UPDATE: New blog post on the 2nd Sight interim report 14 Aug 2013.
I have been working with a journalist at Private Eye magazine over the past few weeks, and a piece on the Post Office Horizon system leads the investigative section "In the Back" in this fortnight's issue (No 1298 30 Sep - 13 Oct p.28).
To read the original story in full and watch the TV piece I did about it in February, click here, but if you have a chance, please buy the magazine. It's an excellent read, and the Post Office story deserves wider public attention.
If the link above expires, here is the same article copied and pasted.
COMPUTER SAYS NO...
AS Britain’s multi-billion pound public IT programmes hit the next stage in the lifecycle of botched computer projects – malfunction – alarming repercussions are being felt in the nation’s post offices. In recent years the Horizon system that 11,500 sub-postmasters are forced to use has thrown up a rash of apparent financial “shortfalls”.
These have prompted dozens of prosecutions and financial ruin for businessmen and women with previously spotless records. Fifty-five of them last week launched a “class action” against the Post Office, arguing that their troubles owe more to computer error than dishonesty.In a standard week a sub-post office performs thousands of transactions – many such as pension payments and lottery and foreign currency purchases, in cash. When the computer says the till is short, the sub-postmaster (or mistress) has to cough up the difference; and the computer is always right apparently. If the sub-postmaster or mistress can’t pay up, the Post Office’s fraud investigators swiftly descend.
No sign of any missing cash
Typical is the case of Jo Hamilton from South Warnborough in Hampshire, who one week was £2,000 down. After the helpdesk told her to press a few buttons the total doubled, and the Post Office took £4,000 off her.
When the problem kept repeating, her mistake was to claim that everything was fine so she could at least keep trading in the hope that the errors would correct themselves and she’d get her £4,000 back. Then the total hit £36,000, the auditors swooped and she was convicted for false accounting (without ever being accused of taking any money) and forced to pay the £36,000 back with the help of supportive villagers.

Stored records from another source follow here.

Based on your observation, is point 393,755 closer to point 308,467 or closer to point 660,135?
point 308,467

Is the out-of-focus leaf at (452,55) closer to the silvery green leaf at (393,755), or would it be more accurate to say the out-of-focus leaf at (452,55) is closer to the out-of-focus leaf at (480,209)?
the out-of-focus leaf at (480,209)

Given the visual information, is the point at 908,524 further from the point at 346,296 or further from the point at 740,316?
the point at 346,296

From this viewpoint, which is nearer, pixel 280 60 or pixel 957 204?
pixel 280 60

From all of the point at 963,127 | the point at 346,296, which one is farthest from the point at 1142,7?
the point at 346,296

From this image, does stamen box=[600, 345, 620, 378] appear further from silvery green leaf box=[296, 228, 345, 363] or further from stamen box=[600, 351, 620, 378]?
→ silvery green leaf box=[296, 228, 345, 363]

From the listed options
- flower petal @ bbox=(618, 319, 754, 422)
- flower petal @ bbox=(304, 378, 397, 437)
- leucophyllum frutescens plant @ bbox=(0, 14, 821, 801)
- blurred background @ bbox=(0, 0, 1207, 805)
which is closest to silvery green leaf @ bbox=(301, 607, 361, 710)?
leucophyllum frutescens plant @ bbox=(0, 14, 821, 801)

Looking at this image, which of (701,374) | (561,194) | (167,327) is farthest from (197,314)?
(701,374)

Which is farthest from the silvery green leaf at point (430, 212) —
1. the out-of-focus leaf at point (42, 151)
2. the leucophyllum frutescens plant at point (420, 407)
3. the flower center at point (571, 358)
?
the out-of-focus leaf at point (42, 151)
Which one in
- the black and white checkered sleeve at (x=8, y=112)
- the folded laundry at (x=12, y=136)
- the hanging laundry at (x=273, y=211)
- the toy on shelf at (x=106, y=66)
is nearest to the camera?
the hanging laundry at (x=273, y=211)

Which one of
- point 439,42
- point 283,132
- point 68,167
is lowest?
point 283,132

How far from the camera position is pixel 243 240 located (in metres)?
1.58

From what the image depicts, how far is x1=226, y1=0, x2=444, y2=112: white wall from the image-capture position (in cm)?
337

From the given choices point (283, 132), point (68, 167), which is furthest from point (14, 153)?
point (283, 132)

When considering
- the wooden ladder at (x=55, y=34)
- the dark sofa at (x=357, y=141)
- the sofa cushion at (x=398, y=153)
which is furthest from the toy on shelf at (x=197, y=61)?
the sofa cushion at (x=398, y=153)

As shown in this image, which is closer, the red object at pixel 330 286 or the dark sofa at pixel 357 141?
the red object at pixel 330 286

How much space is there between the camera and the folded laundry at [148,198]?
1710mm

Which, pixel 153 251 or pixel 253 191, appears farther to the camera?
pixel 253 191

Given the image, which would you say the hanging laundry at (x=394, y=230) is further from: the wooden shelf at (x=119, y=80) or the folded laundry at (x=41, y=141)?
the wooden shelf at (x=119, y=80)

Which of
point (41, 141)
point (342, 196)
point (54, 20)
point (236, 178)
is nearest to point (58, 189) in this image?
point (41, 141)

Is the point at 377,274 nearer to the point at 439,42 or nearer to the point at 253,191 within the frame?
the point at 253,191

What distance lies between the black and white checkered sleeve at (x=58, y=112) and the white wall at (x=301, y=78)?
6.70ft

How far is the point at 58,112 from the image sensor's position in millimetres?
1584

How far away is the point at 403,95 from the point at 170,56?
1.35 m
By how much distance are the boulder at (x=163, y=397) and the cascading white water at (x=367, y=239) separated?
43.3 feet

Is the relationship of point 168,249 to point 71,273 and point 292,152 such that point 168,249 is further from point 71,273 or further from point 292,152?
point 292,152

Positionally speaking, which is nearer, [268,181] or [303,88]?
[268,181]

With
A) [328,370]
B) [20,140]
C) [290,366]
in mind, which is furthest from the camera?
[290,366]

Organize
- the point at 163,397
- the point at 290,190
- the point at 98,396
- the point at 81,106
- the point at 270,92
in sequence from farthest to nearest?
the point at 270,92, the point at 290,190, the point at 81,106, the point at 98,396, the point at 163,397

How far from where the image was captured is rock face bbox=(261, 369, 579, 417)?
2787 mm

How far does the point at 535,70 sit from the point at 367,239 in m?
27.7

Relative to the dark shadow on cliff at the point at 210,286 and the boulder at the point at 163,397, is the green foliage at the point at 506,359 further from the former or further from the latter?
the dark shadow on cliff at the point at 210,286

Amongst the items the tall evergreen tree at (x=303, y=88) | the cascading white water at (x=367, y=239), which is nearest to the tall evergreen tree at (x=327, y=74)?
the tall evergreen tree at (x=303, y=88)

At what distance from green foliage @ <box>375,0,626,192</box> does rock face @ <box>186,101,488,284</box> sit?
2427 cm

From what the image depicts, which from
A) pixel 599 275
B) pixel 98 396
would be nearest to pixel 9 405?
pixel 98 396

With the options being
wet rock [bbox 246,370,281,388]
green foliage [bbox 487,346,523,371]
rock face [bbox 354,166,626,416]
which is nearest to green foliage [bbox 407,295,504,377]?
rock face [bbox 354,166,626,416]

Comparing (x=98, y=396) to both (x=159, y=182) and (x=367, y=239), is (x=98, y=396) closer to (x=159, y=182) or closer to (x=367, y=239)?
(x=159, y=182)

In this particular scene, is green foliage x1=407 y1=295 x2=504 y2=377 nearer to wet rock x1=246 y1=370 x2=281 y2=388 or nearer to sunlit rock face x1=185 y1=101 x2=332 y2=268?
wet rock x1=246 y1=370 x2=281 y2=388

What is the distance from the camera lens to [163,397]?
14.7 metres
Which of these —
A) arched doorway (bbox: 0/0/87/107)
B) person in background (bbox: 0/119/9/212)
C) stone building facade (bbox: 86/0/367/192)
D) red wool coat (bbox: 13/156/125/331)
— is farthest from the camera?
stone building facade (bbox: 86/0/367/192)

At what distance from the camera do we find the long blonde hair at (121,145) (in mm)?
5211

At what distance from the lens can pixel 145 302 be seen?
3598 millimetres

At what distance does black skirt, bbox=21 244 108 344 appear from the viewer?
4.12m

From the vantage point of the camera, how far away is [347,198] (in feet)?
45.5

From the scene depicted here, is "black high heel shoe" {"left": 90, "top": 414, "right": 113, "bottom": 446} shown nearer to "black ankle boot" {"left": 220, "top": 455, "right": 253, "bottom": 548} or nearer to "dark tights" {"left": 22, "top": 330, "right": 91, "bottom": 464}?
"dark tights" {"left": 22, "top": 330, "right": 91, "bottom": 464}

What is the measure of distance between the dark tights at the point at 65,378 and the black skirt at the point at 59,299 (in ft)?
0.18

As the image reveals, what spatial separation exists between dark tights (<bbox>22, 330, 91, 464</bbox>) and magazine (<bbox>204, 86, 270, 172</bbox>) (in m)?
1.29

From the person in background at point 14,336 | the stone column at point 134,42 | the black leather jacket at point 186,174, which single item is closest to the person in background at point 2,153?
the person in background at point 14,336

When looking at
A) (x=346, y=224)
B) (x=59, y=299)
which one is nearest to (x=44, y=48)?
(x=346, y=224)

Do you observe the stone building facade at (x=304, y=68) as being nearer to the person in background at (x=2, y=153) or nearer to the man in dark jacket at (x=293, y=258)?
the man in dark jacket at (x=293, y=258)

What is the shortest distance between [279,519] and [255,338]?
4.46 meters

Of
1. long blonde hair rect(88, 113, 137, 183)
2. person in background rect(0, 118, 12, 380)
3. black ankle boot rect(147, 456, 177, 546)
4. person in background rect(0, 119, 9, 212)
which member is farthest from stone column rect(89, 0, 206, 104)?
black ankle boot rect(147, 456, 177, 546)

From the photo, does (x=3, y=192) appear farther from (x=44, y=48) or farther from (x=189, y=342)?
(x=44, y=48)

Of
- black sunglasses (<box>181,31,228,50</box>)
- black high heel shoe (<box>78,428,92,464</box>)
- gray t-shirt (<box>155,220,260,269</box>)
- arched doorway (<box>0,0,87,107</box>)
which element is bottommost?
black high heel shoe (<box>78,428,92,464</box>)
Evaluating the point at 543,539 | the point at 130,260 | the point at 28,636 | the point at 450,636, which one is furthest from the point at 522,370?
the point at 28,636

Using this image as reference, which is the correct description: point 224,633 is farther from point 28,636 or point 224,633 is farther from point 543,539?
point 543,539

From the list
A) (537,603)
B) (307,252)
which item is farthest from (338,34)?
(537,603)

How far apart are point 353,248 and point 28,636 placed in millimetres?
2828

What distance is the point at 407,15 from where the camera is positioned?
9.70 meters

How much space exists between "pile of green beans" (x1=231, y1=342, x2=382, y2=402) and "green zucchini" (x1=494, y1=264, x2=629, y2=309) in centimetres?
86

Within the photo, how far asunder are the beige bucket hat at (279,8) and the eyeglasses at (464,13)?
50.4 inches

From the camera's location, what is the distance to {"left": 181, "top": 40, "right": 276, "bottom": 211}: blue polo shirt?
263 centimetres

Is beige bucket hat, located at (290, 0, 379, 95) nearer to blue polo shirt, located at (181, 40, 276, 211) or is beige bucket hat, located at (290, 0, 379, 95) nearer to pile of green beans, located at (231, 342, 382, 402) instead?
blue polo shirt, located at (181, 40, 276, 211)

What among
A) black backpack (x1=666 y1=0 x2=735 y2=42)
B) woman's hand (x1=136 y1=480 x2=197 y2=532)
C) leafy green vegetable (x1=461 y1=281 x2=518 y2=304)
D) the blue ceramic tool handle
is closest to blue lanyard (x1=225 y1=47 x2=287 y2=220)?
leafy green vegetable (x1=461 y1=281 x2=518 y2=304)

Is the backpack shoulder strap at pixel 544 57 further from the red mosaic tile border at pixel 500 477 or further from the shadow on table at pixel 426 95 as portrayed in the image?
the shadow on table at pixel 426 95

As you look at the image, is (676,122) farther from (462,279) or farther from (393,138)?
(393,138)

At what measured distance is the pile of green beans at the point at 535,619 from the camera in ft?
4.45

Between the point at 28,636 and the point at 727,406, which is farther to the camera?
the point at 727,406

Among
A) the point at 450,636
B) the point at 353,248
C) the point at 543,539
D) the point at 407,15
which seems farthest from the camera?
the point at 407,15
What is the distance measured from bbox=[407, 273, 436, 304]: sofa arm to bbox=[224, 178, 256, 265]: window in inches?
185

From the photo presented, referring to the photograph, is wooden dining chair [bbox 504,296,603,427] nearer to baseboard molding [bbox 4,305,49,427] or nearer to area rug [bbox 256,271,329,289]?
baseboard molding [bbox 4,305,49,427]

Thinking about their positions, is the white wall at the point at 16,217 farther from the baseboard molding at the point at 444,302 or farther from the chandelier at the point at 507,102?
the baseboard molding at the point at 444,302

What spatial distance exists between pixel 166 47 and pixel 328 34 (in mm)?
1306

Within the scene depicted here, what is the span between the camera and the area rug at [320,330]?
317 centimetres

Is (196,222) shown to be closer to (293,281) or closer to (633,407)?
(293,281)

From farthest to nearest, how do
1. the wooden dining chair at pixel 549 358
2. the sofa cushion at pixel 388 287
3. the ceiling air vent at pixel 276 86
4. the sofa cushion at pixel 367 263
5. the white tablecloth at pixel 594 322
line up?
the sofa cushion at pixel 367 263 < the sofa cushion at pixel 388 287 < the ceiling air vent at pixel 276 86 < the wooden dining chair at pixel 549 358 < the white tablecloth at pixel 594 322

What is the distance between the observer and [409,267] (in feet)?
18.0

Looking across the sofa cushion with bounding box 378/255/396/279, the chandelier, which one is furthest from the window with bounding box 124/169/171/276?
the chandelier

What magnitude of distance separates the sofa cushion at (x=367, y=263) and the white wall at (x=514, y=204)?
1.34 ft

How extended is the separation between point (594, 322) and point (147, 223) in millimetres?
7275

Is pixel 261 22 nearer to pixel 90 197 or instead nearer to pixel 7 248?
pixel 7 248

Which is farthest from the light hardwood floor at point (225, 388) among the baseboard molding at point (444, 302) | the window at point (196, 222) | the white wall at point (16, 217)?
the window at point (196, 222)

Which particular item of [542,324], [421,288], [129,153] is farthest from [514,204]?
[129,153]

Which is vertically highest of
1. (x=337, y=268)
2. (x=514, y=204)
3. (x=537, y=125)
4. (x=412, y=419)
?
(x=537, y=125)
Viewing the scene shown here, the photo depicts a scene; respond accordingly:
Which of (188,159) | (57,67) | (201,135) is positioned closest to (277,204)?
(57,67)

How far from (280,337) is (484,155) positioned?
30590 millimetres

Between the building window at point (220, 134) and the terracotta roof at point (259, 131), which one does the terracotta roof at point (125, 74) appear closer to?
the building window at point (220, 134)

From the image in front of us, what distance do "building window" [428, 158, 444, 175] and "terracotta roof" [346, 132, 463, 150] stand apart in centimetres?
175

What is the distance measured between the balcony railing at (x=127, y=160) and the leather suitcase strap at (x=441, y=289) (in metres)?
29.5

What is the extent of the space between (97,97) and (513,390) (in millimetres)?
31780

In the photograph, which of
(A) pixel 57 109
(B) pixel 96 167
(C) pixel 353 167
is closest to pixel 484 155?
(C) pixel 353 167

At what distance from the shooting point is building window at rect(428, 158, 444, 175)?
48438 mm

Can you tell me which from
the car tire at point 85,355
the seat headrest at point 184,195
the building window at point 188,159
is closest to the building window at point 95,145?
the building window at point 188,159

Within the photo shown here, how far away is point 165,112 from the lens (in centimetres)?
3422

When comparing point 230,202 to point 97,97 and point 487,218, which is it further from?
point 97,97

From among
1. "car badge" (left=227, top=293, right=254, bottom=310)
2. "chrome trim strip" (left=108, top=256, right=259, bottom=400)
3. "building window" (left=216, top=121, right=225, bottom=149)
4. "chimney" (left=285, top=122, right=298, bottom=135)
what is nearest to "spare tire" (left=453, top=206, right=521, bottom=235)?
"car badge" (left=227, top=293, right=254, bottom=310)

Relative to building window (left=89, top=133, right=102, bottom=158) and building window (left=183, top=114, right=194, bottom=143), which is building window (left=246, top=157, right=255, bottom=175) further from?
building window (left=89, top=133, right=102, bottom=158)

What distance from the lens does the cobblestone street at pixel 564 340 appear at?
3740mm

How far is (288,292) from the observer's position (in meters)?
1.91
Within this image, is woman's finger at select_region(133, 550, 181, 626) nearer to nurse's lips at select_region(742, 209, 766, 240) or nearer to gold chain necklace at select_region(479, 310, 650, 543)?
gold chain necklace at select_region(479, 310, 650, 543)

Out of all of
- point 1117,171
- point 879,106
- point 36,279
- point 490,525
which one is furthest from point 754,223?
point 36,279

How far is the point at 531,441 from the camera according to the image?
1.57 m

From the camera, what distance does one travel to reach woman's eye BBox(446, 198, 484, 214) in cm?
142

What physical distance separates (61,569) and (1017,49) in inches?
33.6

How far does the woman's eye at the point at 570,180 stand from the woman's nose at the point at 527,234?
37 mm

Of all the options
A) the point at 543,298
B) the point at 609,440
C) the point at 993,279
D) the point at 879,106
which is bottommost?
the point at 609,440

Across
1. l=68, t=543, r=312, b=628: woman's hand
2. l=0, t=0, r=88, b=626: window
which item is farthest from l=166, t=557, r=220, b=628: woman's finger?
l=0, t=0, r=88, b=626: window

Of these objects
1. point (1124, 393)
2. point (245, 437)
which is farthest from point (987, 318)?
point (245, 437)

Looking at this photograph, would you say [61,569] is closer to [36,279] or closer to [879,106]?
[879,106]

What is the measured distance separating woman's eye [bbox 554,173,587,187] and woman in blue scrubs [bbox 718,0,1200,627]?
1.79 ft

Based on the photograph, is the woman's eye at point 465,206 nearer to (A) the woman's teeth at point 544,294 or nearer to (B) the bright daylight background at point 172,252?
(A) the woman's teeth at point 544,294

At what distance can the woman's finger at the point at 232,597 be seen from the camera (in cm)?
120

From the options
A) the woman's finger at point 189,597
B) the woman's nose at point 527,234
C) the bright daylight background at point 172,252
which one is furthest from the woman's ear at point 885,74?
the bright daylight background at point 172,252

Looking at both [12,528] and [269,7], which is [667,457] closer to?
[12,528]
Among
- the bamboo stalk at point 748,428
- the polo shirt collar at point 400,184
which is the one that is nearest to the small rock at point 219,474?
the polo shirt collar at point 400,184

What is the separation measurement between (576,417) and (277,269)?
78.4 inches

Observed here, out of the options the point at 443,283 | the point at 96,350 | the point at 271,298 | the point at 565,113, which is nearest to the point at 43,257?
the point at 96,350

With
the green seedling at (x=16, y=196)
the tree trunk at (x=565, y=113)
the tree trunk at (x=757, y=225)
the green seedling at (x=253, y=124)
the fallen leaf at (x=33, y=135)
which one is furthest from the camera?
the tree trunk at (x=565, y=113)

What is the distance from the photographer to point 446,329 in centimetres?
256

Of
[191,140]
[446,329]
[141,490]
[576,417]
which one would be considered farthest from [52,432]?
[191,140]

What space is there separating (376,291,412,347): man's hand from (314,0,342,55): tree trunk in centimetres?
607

Others have been jailed for theft simply on evidence from a computer system that seems to be misfiring, with no indication of what they are supposed to have done with the money. One, Seema Misra, was pregnant when she was found guilty of stealing £75,000 even though no trace of the cash could be found and the judge at Guildford crown court, according to supporters present, appeared to instruct the jury that the evidence was very limited. She was sentenced to 18 months.
Since her case, others have pleaded guilty simply for more lenient sentences. Many more have coughed up thousands of pounds from their own pockets in desperate attempts to retain their livelihoods. The Justice for Sub-postmasters Alliance reckons the total affected could run into the thousands.
A law unto itself
The Post Office remains the only body in the UK to run its own prosecutions and campaigners think that if it had to use the Crown Prosecution Service, many cases would not have made it to court. The last organisation with such powers, Customs & Excise, was stripped of them almost a decade ago when it was found to have over-stepped the mark in several high-profile cases.
Mrs Hamilton’s MP, James Arbuthnot, expresses a widely-held view when he says: “I find it very difficult to believe that all these sub-postmasters and sub-postmistresses are suddenly found to be dishonest, if the alternative is that it may be a public sector computer system which has gone wrong. We’ve heard of that before.” But postal services minister Ed Davey is washing his hands of the problem, simply re-directing MPs’ questions to the Post Office itself.
There is no shortage of visible problems with Horizon. One sub-postmaster explained to the Eye how when selling stamps, for example, his terminal often either registered no stamp sale or not the class of stamp keyed in. And in July the entire Post Office banking system was shut down by a “Horizon online issue”. Even the 370 large “Crown” post offices managed centrally are not immune from glitches. Latest known figures show shortfalls there of £2.2m in a year, although mysteriously these haven’t produced any criminal sanctions.
These are just the latest episode in Horizon’s inglorious history. It originated in 1996 in a joint Department of Social Security-Post Office PFI deal for an automated benefits payment system with Pathway, part of ICL (now Fujitsu) on the back of a cheap but technically flawed bid. Four years and £1bn later it was ditched by the government, with the Post Office left to convert it into the Horizon automation project. Fujitsu still runs the technical side of things.
The lengthening list of “shortfall” cases, many in odd geographical clusters, has received little attention beyond diligent investigation by BBC South TV hack Nick Wallis and Computer Weekly magazine. This could be about to change, though, as solicitors Shoosmith begin action on behalf of the 55, with another 150 cases pending.
The Post Office, fearing immense further cost if its computer system is found wanting, has its head firmly in the sand. There are, a spokeswoman told the Eye, “no issues” with Horizon (which is nonsense given the ones already admitted). To say anything else would be to admit that the computer on which it depends is a pig in a poke that has not only wasted billions but might now be dispensing miscarriages of justice as well.